Written by on Tuesday, February 21st, 2017 in Leadership

A few years ago, Deloitte Services LP was prompted to examine its performance management system. As part of this effort, the company counted how many hours it was spending on performance evaluations (2 million hours a year for 65,000 employees), investigated research on the science of ratings, and conducted an internal study of its highest-performing teams.

Two million hours was deemed a ridiculous amount of time for what Deloitte learned was assessment largely based on subjective criteria. A study conducted in 2000 of nearly 4,500 managers rated on specific skill sets by two bosses, two peers, and two subordinates – a standard evaluation procedure in many businesses – revealed that 62% of the ratings varied according to who was doing the rating (Harvard Business Review, April 2015). True performance accounted for only 21% of the variance. In other words, an employee in the position of rating a colleague’s skills is confounded by their personal value system, and what they deem is important.

Deloitte was further informed by a comprehensive Gallup survey that examined 50,000 high- and lower-performing teams from 192 organizations.
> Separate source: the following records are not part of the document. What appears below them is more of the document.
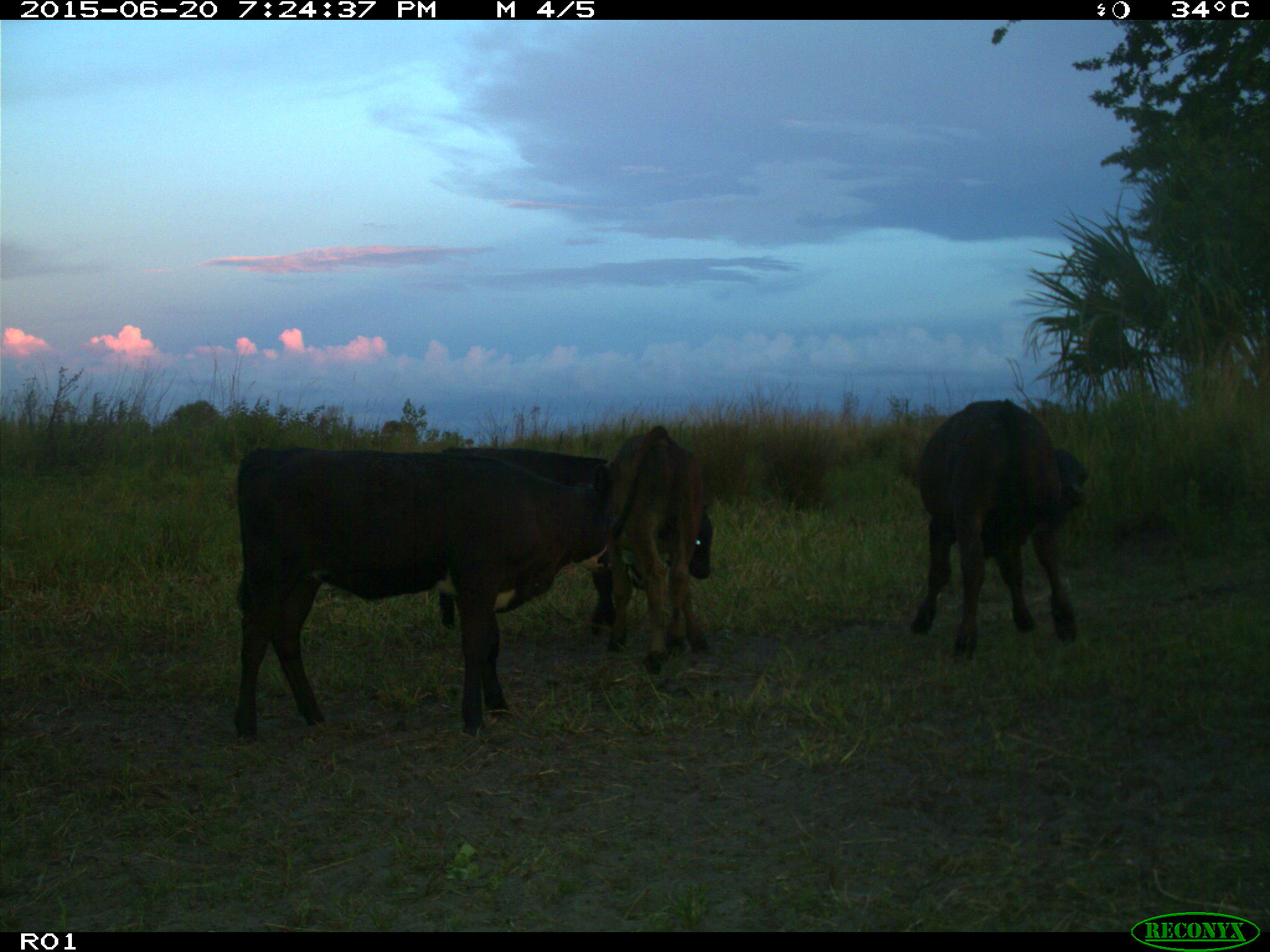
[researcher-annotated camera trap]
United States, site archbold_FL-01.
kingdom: Animalia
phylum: Chordata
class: Mammalia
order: Artiodactyla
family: Bovidae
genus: Bos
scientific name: Bos taurus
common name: domestic cow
Bos taurus (domestic cow).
It discovered that high-performing teams were driven more by aspirations rather than capabilities. Those companies whose team members strongly agreed with the statement “At work, I have the opportunity to do what I do best every day,” were 44% more likely to earn high customer satisfaction scores, 50% more likely to have low employee turnover, and 38% more likely to be productive (Harvard Business Review, April 2015).
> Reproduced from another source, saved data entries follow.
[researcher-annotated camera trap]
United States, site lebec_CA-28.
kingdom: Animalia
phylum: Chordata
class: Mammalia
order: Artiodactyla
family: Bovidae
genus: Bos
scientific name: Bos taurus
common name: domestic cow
Finally, Deloitte sought to discover what its own teams valued. Three criteria best described a high performing team:

• An inspiring company mission
• Team members committed to doing quality work
• Team members using their strengths every day

A redesigned performance evaluation focused on strengths. Rather than examining an employee’s skills, Deloitte tested asking team leaders about their own future actions with respect to that team member. At the close of a project, or every quarter for longer projects, four questions were posed (with answers selected on a five-point scale):

1. Would I award this person the highest possible salary increase and bonus?
2. Would I always want this person on my team?
3. Is this person at risk for low performance?
4. Is this person ready for promotion today?

Maybe it’s time for us to consider a performance evaluation makeover.